**CONSIGNE A**
Recopiez telles quelles les lignes de la liste, depuis la ligne qui contient « Given the image, would » jusqu'à la fin de la liste, les deux bornes comprises.

**TEXTE CHOISI**
Gestion des risques climatiques en agriculture — Texte n° 4874

Amendement N° 238 (Adopté)

Publié le 8 janvier 2022 par : M. Descrozaille.

Photo issue du site de l'Assemblée nationale ou de Wikipedia 

La section 1 du chapitre Ier du titre II du livre V du code rural et de la pêche maritime est ainsi modifiée :

1° Le b du I de l’article L. 521‑3 est complété par les mots : « et de leur fournir les services correspondants aux activités pour lesquelles ils se sont engagés ; » ;

2° Après le 4° de l’article L. 521‑3‑2, sont insérés des 5° et 6° ainsi rédigés :

« 5° Le cas échéant, les modalités de constitution et de reprise de la provision constituée par la coopérative pour engagement de soutien des coopérateurs face aux aléas agricoles ;
« 6° Le cas échéant, les modalités de constitution et de fonctionnement des caisses de compensation. »

Exposé sommaire :

Cet amendement permet aux coopératives agricoles relevant des articles L 521‑1 et suivants du CRPM une provision comptable qu’elles pourront débloquer lors de la survenance d’un aléa agricole identifié dans le règlement intérieur de la coopérative.

La création d’une provision pour engagement de soutien des coopératives agricoles envers les associés coopérateurs pour aléa agricole a été discutée dans le cadre de la refonte du plan comptable des coopératives agricoles, adopté le 17 mai 2021. Elle poursuit le même objectif de gestion des aléas climatique que le projet de loi n° 4758. Les coopératives agricoles proposent donc de contribuer à la maîtrise des conséquences de ces aléas.

Le projet de provision proposé par La Coopération Agricole n’a pu aboutir, l’Autorité des normes comptables (ANC) estimant que les principes coopératifs n’étaient pas assez clairement affirmés dans le CRPM pour servir de base légale à la reconnaissance d’une provision légale.

Ce précédent fournit un exemple flagrant du manque de reconnaissance de la force contraignante des principes coopératifs au préjudice des coopérateurs que les coopératives souhaitaient soutenir pour amortir les conséquences financières de l’épisode de gel d’avril 2021.

**CONSIGNE B**
Prolongez le texte sur la gestion des risques climatiques en agriculture à partir de sa dernière phrase.

**LISTE FOURNIE**
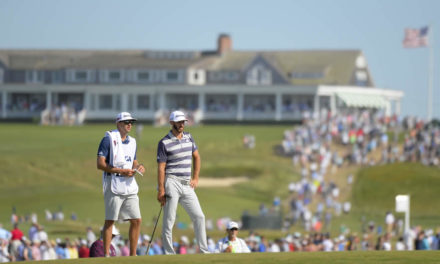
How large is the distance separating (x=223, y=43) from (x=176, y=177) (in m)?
82.4

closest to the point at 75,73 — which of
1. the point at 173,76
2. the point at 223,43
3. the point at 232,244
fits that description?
the point at 173,76

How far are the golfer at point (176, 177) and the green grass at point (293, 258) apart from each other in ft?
3.15

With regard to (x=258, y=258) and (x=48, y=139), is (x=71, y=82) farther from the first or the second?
(x=258, y=258)

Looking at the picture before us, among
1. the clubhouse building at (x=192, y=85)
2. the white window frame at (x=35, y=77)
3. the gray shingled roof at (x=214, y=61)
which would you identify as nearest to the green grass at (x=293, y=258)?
the clubhouse building at (x=192, y=85)

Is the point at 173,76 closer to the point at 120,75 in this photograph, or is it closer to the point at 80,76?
the point at 120,75

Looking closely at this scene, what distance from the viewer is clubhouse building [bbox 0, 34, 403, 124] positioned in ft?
282

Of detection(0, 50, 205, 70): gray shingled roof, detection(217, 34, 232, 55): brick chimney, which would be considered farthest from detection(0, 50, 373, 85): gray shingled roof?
detection(217, 34, 232, 55): brick chimney

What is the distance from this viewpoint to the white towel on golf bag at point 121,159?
1449 centimetres

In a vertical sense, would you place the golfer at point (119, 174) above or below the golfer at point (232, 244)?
above

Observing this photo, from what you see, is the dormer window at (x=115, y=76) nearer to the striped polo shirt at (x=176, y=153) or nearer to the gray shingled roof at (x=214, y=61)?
the gray shingled roof at (x=214, y=61)

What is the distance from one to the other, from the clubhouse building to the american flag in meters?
12.9

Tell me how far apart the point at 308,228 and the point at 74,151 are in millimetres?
18382

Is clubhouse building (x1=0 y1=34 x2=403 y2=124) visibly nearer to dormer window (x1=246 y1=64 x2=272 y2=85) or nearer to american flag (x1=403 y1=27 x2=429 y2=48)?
dormer window (x1=246 y1=64 x2=272 y2=85)

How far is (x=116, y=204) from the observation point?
14586mm
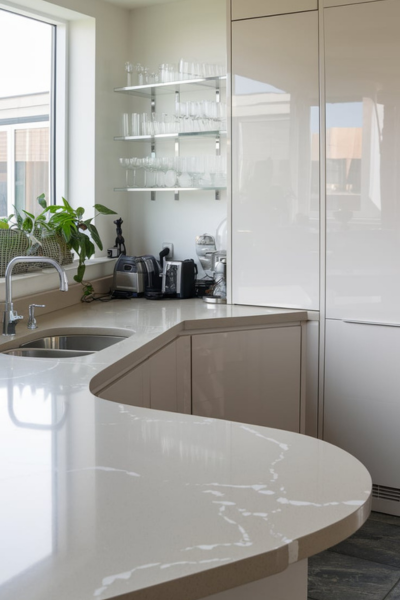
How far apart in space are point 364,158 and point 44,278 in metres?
1.59

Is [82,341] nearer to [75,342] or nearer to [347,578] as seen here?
[75,342]

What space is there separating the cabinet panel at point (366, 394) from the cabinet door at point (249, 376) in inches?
6.5

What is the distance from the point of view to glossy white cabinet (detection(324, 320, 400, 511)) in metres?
3.24

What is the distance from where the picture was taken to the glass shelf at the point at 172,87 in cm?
374

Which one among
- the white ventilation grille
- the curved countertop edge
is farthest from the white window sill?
the curved countertop edge

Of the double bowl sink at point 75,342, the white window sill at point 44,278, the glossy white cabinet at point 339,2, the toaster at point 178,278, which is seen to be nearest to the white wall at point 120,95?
the white window sill at point 44,278

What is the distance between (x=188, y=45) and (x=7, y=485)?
321cm

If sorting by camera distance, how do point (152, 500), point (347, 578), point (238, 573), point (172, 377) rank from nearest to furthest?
point (238, 573) < point (152, 500) < point (347, 578) < point (172, 377)

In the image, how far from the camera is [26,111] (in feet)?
12.4

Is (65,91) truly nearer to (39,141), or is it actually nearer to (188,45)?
(39,141)

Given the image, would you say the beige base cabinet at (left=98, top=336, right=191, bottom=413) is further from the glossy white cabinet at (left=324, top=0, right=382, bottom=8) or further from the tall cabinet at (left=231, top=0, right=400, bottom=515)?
the glossy white cabinet at (left=324, top=0, right=382, bottom=8)

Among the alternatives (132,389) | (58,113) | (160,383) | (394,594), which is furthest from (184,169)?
(394,594)

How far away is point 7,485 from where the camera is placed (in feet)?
4.26

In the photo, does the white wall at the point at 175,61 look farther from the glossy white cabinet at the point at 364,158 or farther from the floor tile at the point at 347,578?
the floor tile at the point at 347,578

**RÉSULTAT FINAL A**
Given the image, would you say the beige base cabinet at (left=98, top=336, right=191, bottom=413) is further from the glossy white cabinet at (left=324, top=0, right=382, bottom=8) or further from the tall cabinet at (left=231, top=0, right=400, bottom=515)?
the glossy white cabinet at (left=324, top=0, right=382, bottom=8)

Among the alternatives (132,389) | (58,113) | (160,383) | (394,594), which is furthest from (184,169)?
(394,594)

How far away is point 7,485 from where the camera is placed (in feet)?
4.26

In the photo, does the white wall at the point at 175,61 look farther from the glossy white cabinet at the point at 364,158 or farther from the floor tile at the point at 347,578?
the floor tile at the point at 347,578

**RÉSULTAT FINAL B**
Depuis quelques années, les exploitations agricoles sont confrontées à des événements climatiques extrêmes, à la fois de plus en plus violents et de plus en plus fréquents : grêle, gel, sécheresse, inondations, brûlure … Le GIEC a mis en évidence que ces événements climatiques extrêmes avaient vocation à se multiplier au point d’en devenir prévisibles sous l’influence du dérèglement climatique.

Ces événements impactent les exploitations d’autant plus qu’ils sont fréquents et de forte ampleur notamment à trois niveaux :

- Sur la production agricole et donc le revenu de l’année,

- Sur les pertes comptables et financières de plus en plus fréquentes,

- Et sur les pertes de marché quand les volumes ne sont pas disponibles et laissent de la place aux concurrents.

Les coopératives agricoles sont également directement impactées. Par leur fonctionnement et leur résilience, elles peuvent permettent la mutualisation du risque mais, dans la durée, elles sont également fragilisées si ces impacts perdurent et se multiplient. Elles ont procédé à des investissements qui ne peuvent être amortis s’ils sont sous employés. Elles perdent les marchés qu’elles avaient organisés. Elles perdent de manière durable des agriculteurs du fait des faillites de ces derniers, remettant en cause la pérennité de leurs apports.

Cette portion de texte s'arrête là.